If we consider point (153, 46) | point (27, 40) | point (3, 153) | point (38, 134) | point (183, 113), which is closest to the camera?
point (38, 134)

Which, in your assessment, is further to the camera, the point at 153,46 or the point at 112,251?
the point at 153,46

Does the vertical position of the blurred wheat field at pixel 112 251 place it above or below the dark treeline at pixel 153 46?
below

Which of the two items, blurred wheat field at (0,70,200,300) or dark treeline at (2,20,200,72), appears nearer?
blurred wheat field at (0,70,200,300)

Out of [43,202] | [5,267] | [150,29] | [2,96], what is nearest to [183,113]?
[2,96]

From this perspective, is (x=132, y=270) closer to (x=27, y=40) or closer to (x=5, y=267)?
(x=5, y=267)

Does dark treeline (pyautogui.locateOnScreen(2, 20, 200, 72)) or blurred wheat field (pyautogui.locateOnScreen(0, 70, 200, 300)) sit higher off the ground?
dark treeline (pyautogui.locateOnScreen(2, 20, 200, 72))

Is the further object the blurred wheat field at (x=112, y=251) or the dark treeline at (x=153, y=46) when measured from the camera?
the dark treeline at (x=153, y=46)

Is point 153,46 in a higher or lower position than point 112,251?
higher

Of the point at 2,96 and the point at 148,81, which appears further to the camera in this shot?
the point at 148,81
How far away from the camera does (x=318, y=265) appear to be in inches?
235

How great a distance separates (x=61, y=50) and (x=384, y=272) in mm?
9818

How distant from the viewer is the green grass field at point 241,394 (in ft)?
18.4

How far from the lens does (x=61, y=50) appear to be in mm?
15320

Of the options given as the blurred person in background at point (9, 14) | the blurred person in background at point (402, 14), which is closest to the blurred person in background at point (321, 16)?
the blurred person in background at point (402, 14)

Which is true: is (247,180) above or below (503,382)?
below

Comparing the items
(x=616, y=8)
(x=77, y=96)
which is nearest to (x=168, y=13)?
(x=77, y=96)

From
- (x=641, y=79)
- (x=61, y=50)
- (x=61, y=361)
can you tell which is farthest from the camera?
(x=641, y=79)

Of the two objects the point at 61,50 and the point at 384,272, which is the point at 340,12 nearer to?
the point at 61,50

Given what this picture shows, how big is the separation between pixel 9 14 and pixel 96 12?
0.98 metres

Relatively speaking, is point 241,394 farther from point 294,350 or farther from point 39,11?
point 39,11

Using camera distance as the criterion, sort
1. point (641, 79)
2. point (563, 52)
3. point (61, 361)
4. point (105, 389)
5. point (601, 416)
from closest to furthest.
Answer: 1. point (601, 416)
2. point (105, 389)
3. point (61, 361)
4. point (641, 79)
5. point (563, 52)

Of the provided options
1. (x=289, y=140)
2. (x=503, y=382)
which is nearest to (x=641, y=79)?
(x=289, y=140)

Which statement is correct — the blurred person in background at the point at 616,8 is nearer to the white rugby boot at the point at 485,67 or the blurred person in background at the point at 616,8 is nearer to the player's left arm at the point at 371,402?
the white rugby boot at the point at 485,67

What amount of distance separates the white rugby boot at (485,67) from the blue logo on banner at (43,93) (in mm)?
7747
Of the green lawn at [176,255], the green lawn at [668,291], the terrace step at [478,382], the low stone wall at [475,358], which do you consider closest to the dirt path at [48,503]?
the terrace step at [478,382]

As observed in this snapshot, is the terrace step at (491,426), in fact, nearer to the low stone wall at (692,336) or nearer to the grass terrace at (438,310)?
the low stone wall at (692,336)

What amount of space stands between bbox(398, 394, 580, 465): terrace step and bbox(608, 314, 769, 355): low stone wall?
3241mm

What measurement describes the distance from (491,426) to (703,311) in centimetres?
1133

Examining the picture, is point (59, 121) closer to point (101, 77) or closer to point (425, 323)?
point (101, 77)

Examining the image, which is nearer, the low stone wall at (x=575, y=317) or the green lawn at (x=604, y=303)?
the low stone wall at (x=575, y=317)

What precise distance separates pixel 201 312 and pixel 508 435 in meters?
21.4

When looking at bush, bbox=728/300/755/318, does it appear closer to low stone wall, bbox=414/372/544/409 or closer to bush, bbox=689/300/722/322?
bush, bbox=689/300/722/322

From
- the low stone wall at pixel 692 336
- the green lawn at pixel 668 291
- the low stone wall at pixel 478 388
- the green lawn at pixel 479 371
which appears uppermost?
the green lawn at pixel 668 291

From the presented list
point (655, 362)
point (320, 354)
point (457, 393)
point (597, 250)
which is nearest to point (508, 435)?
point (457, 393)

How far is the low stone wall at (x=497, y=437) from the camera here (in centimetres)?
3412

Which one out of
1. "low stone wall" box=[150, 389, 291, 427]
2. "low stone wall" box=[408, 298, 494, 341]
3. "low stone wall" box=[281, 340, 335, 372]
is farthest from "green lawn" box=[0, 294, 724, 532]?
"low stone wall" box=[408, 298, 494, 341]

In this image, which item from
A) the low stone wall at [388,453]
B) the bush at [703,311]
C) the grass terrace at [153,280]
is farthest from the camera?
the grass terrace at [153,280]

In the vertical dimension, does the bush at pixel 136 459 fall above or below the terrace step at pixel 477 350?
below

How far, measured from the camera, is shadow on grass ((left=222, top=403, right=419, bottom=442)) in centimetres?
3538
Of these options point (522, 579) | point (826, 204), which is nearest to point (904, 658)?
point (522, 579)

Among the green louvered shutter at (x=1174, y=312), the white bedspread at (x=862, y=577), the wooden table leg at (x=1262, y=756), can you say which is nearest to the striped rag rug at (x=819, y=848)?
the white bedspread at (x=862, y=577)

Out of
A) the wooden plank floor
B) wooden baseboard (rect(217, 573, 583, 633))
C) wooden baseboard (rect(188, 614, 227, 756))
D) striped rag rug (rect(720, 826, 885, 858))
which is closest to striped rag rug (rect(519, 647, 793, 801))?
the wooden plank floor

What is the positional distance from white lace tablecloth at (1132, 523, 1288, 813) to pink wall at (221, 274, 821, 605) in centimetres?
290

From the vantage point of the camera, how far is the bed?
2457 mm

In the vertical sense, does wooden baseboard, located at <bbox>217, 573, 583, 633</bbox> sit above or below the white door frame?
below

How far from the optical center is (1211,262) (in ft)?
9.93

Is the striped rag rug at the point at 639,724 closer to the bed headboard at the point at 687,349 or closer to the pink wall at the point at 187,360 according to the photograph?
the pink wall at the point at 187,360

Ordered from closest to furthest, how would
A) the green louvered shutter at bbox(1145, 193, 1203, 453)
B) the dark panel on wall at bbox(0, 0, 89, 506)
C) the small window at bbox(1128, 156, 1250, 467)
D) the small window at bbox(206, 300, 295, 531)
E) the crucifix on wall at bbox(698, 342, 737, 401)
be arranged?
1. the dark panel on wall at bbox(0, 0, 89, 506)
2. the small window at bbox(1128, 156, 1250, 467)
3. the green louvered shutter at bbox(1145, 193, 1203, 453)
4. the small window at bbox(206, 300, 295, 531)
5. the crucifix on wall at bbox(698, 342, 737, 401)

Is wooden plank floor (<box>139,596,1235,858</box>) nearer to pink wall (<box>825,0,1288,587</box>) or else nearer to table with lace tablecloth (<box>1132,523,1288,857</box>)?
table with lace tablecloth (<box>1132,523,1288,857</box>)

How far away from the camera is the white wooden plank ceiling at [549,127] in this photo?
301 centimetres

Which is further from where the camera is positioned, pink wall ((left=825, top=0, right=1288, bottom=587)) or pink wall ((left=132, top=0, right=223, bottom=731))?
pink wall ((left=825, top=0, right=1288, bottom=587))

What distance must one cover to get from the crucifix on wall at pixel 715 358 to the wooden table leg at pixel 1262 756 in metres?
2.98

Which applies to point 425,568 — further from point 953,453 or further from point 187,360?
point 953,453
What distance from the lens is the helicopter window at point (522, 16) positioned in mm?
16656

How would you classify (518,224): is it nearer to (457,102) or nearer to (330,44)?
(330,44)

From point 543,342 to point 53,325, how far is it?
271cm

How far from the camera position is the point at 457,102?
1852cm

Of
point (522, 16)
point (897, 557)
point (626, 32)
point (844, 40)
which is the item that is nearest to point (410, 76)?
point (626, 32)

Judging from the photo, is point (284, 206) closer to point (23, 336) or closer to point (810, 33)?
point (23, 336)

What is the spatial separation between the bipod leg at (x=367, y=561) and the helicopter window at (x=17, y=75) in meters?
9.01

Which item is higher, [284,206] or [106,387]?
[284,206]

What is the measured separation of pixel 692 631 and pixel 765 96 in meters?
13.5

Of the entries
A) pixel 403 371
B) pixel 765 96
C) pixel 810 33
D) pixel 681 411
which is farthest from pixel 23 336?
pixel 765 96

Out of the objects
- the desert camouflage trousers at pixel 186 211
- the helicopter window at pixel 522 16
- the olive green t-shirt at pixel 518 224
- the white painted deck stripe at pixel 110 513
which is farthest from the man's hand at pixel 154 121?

**SHORT PROBLEM:**
Find the line containing "How would you", then output it and every line after it to the end of the data, exactly.

**RESPONSE:**
How would you classify (518,224): is it nearer to (457,102) or nearer to (330,44)?
(330,44)

From point 543,342 to point 53,325, how far is it?
271cm

How far from the camera position is the point at 457,102?
1852cm

Of
point (522, 16)
point (897, 557)
point (626, 32)
point (844, 40)
which is the item that is nearest to point (410, 76)?
point (626, 32)

Judging from the photo, is point (284, 206) closer to point (23, 336) or closer to point (810, 33)?
point (23, 336)

What is the spatial separation between the bipod leg at (x=367, y=561) and the helicopter window at (x=17, y=75) in meters?
9.01

Which item is higher, [284,206] or [106,387]?
[284,206]

What is the measured separation of pixel 692 631 and pixel 765 96 in meters?
13.5

Of the entries
A) pixel 403 371
B) pixel 765 96
C) pixel 810 33
D) pixel 681 411
which is farthest from pixel 23 336?
pixel 765 96

Out of the objects
- the desert camouflage trousers at pixel 186 211
- the helicopter window at pixel 522 16
- the olive green t-shirt at pixel 518 224
- the white painted deck stripe at pixel 110 513
which is farthest from the man's hand at pixel 154 121?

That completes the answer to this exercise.